TNBC subtype shows increased malignant behaviour and therapy resistance. We recently identified

that the transcription factor ZEB1 is essential for the aetiology of mesenchymal-like basal breast

cancer. ZEB1 is a potent EMT (epithelial to mesenchymal transition) inducing transcription factor for

which the expression and downstream transcriptional effects are strongly correlated with poor patient

outcome. In addition, ZEB1 induction was strongly correlated with the downregulation of the Estrogen

Receptor (ER1) suggesting that EMT may be a driver of resistance to anti-estrogen therapies.
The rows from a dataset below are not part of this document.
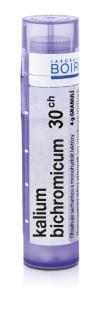 Kalium Bichromicum por.gra.4 g 30CH
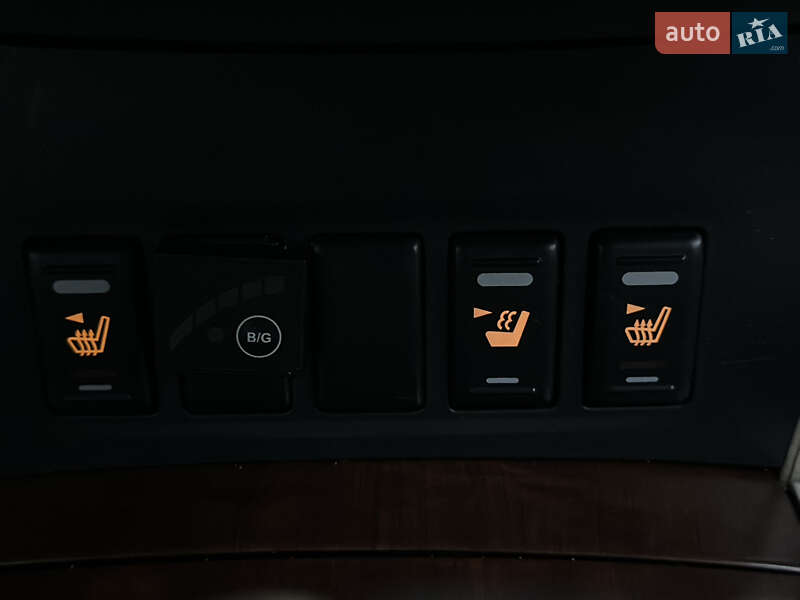 Седан Nissan Teana 2007 в Шостке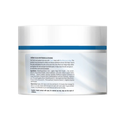 Celia Moroccan Blue Indigo Face and Body Scrub Mask, Purifying, 500ml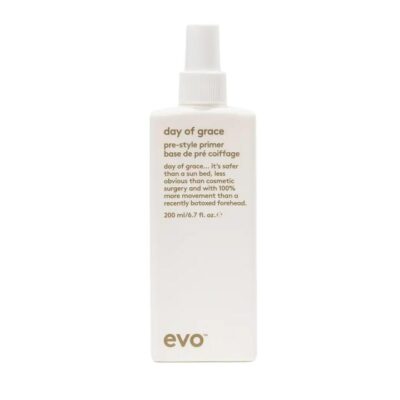 Evo Day Of Grace Pre-Style Primer, 200ml
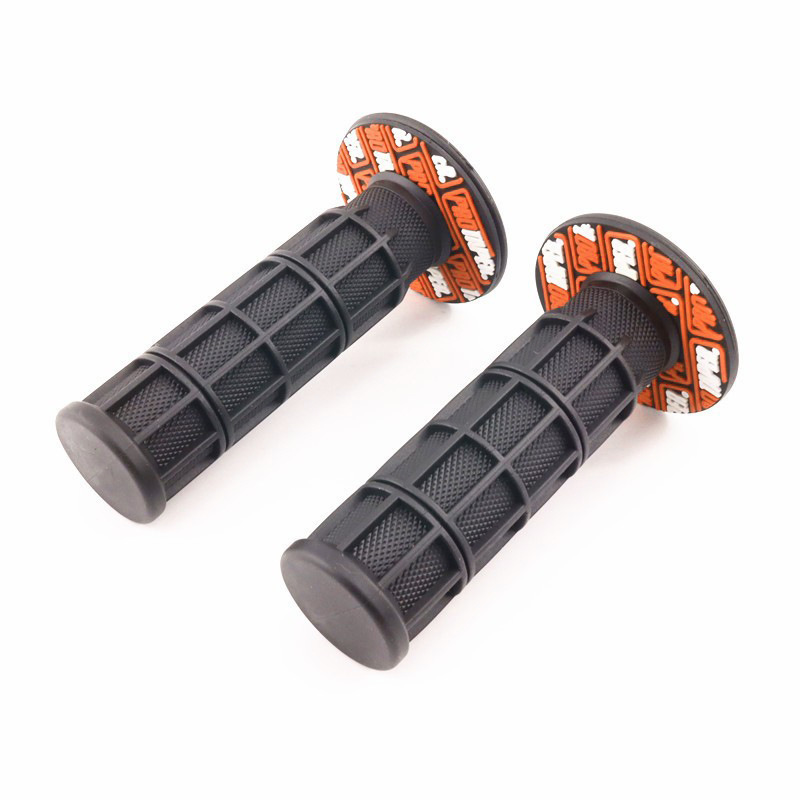 Motorcycle Handlebar Grips For Sport Bikes And Scooters photo 2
Our

overall aim is to target in particular this subset of mesenchymal-like triple negative breast cancers as

there is an unmet medical need for novel therapies that will allow a better patient outcome. Therefore,

we screened a ZEB1 driven human breast cancer EMT model using an innovative EMT sensor

approach with a drug repurposing library to identify novel anti-EMT drugs. In this project we aim to

further validate and evaluate the therapeutic potential to treat TNBC with these identified anti-EMT

repurposing drugs, as we hypothesize that re-differentiation would sensitize these breast cancers for

other combination therapies. We will test the efficacy of these novel therapeutic strategy on wellestablished

mouse models of metastatic breast cancer and on human patient-derived breast cancer

xenografts (PDX) representative for this subtype of malignant breast cancer. We are convinced that

successful completion of this research project could result in rapid initiation of a planned clinical trial

with these anti-EMT repositioned drugs.